Any policy that puts off doing the triage is a bad policy. Ergo, TARP was a bad policy, both in its original design and in its revised implementation.Eleven questions (my answers in parentheses)
1. To what extent were regulatory anomalies responsible for the shift from old-fashioned lending to securitized lending? (100 percent responsible. perverse capital requirements in particular)
2. What role did low down payments and speculation play in the housing bubble? (an essential role; in recent years, more than 15 percent of loans went for non-owner-occupied housing; )
3. Were executives responding to perverse incentives or lack of knowledge? (lack of knowledge; suits vs. geeks divide; Richard Syron did not think he was setting up Freddie Mac to fail, even though he was warned)
4. How should credit default swaps be regulated? (government policy should be “Buyer beware!” There is no natural seller for CDS. CDS exploit a regulatory anomaly. We need to align regulations with reality–if a diversified portfolio of low-rated bonds has a great risk-return profile, then capital regulations should say so. If not, then the regulations should not advantage low-rated bonds backed by CDS.)
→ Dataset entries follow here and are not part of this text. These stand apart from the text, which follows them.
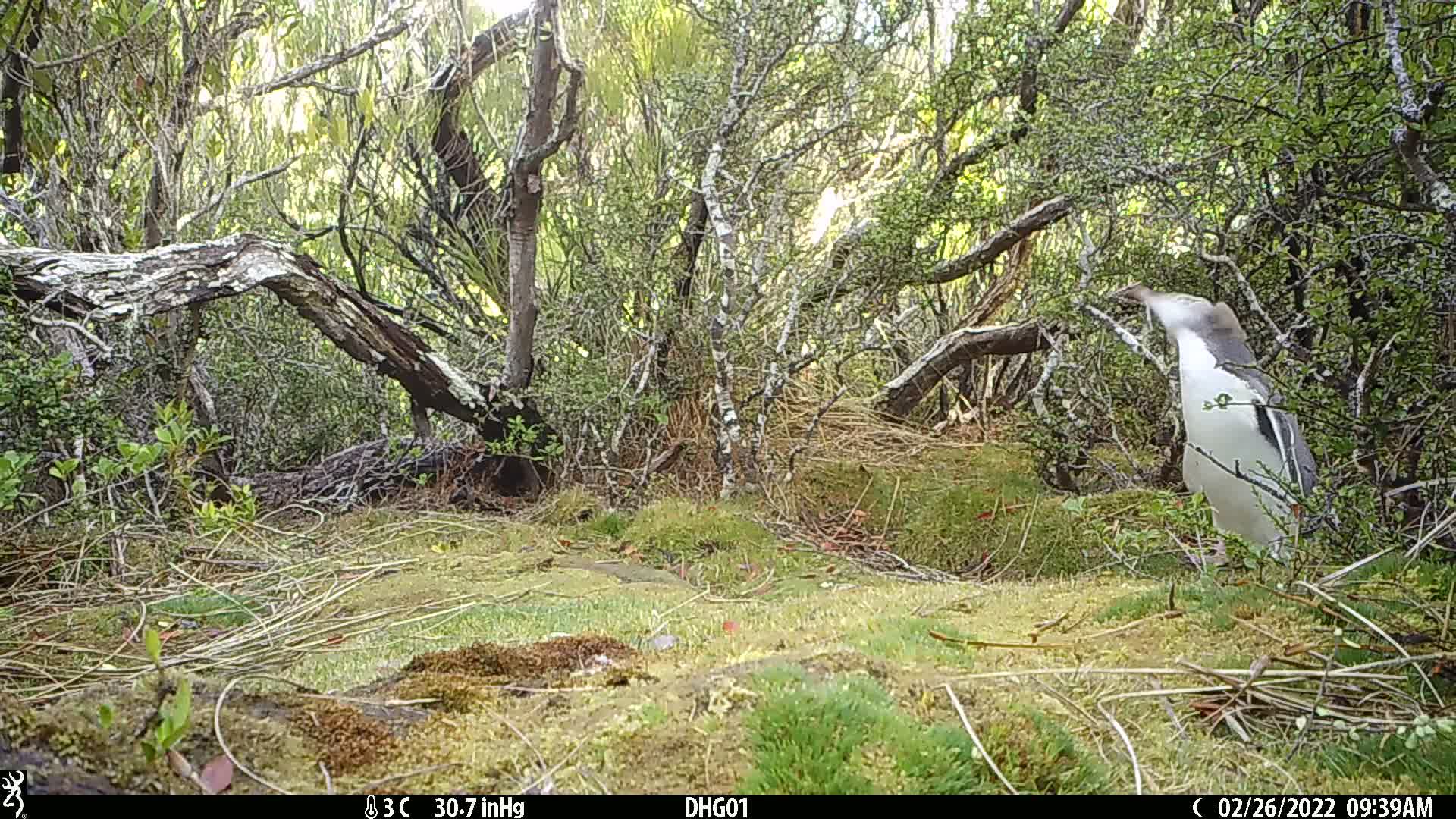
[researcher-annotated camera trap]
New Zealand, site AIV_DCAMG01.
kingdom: Animalia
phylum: Chordata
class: Aves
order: Sphenisciformes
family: Spheniscidae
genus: Megadyptes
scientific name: Megadyptes antipodes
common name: yellow-eyed penguin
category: yellow eyed penguin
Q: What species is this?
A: Yellow eyed penguin (yellow-eyed penguin) (Megadyptes antipodes).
5. What can be done to improve transparency? (This is a phony issue, sort of like energy independence. Specialized knowledge is the essence of financial intermediation. The problems that are attributed to lack of transparency are problems of regulatory anomalies.)
6. What can be done about systemic risk? (Every firm is a financial intermediary, and the demise of any firm can be labeled as systemic risk. You don’t create a firewall by saving firms. At best, you create a firewall by having a rapid, orderly process for closing them.)
7. What can we learn from international comparisons? (This is a really hard problem, but there are differences, e.g. Canada vs. Iceland)
8. Suppose we had stopped the housing bubble. Would some other bubble have emerged somewhere else? (I suspect that financial crises are inevitable. They might be smaller if people did not get complacent about the ability of government to prevent them.)
9. Who saw it coming? (In the aggregate, no one. Dean Baker and others saw the housing bubble, but as far as I know did not see the financial leverage on top of it–AIG. Ed Gramlich saw the risky subprime loans, but his solution was to have Freddie and Fannie do more in that market. Warren Buffett coined the phrase “derivatives are weapons of mass financial destruction,” but then he bought into Goldman Sachs and into the original Paulson plan to have the government try to revive the weapons market.)
10. Should government take from the ants to give to the grasshoppers? (try to keep people in houses they should not have bought in the first place with newly-subsidized mortgages and attempt to keep house prices high, while those who acted prudently and did not speculate or take on unaffordable houses get no positive reinforcement? bail out financial institutions using other people’s money? tax people who saved for their own retirement to help pay for the defined-benefit pension promises of auto companies, other private firms, state and local governments, Social Security, and Medicare?)
11. Is government failure avoidable? (Would pro-regulatory ideology and skill prevent crises? As intermediation becomes increasingly specialized, can centralized regulation overcome the discrepancy between dispersed knowledge and concentrated power? If Basel capital requirements were too crude and clumsy for the U.S., how can international co-ordination of regulation more broadly be anything but a disaster?)